**PAGE TEXT:**
▼

Gas Light System and Method
A writing gas light system has a gas tube with a first end and a second end. A first cathode is attached to a first end of the gas tube and a second cathode is attached to a second end of the gas tube. An isolated conductor runs along a length of the gas tube and is electrically attached to the second cathode. A light ballast is coupled to the first cathode and to the isolated conductor. In one embodiment, the system has a digitally controlled ballast. The gas discharge ballast has an output applied to the gas tube whose energy can be adjusted. The system has a balanced center tap transformer. The secondary of the transformer is tied to ground through a ground fault detection circuit.
The present invention claims priority on provisional patent application Ser. No. 61/516,189, filed on Mar. 31, 2011, entitled “Gas Discharge Light Ballast with Improved Write Affect” and is hereby incorporated by reference.

▲

**TO-DO ITEM A:**
List each detail the gas light patent text gives to identify the provisional application it claims priority on.
**TO-DO ITEM B:**
Write the next part of the gas light patent text, starting after its last sentence.

**EXTRACTED INFORMATION:**

▼

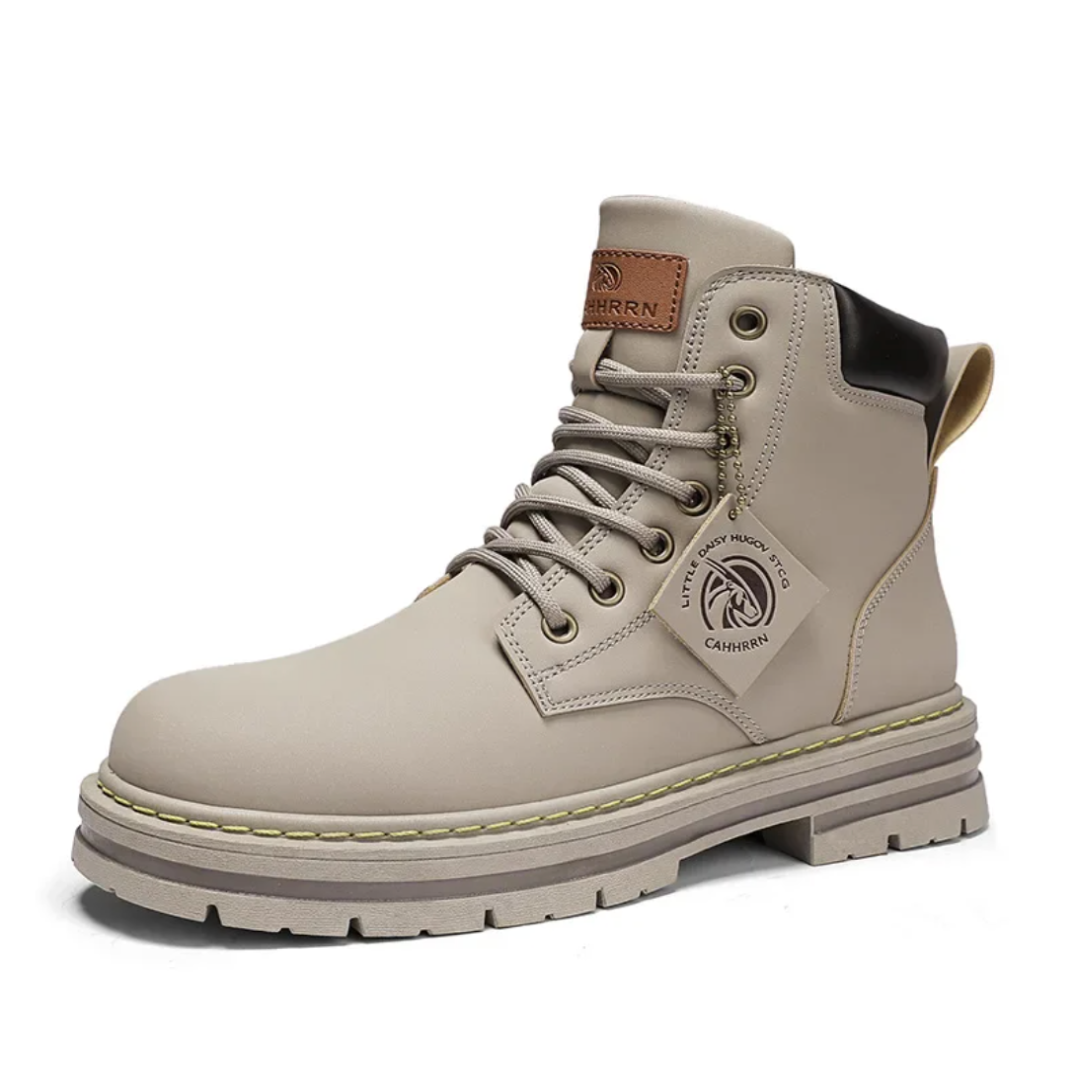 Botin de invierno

▲
▼

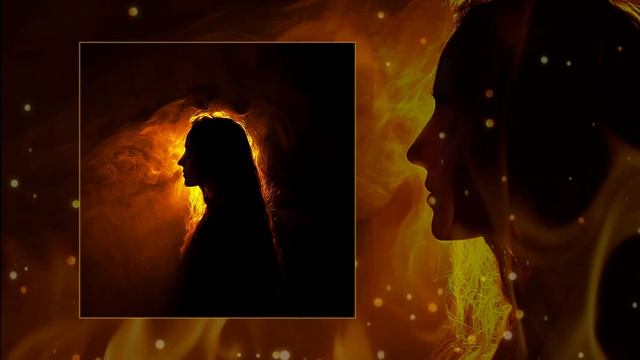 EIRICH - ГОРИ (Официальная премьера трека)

▲

**ANSWER SPACE A:**
- Serial number: 61/516,189
- Filing date: Mar. 31, 2011
- Title: “Gas Discharge Light Ballast with Improved Write Affect”

**ANSWER SPACE B:**
STATEMENT REGARDING FEDERALLY SPONSORED RESEARCHNot Applicable
THE NAMES OF THE PARTIES TO A JOINT RESEARCH AGREEMENTNot Applicable
REFERENCE TO A SEQUENCE LISTING, A TABLE, OR A COMPUTER PROGRAM LISTINGNot Applicable
BACKGROUND OF THE INVENTIONNeon lights and other ionized gas lighting systems have been used for years. Most commercial neon lights are either on or off. A small number of them are blinking signs. There has been a desire to have neon signs that have a write effect. The write effect means that the sign would light up at one end of the gas tube and the portion of the gas tube that was lit would progressively increase over a controlled time period as if someone were drawing out the sign. It would also be useful if neon signs could have a reverse write effect. There have been attempts to incorporate a write effect into neon signs. For instance, one proposed solution used a single cathode gas tube and a natural ground. Unfortunately, the write effect or handwriting effect produced was erratic.
Thus there exists a need for a gas light system that has the ability to blink and the ability to produce a consistent write effect.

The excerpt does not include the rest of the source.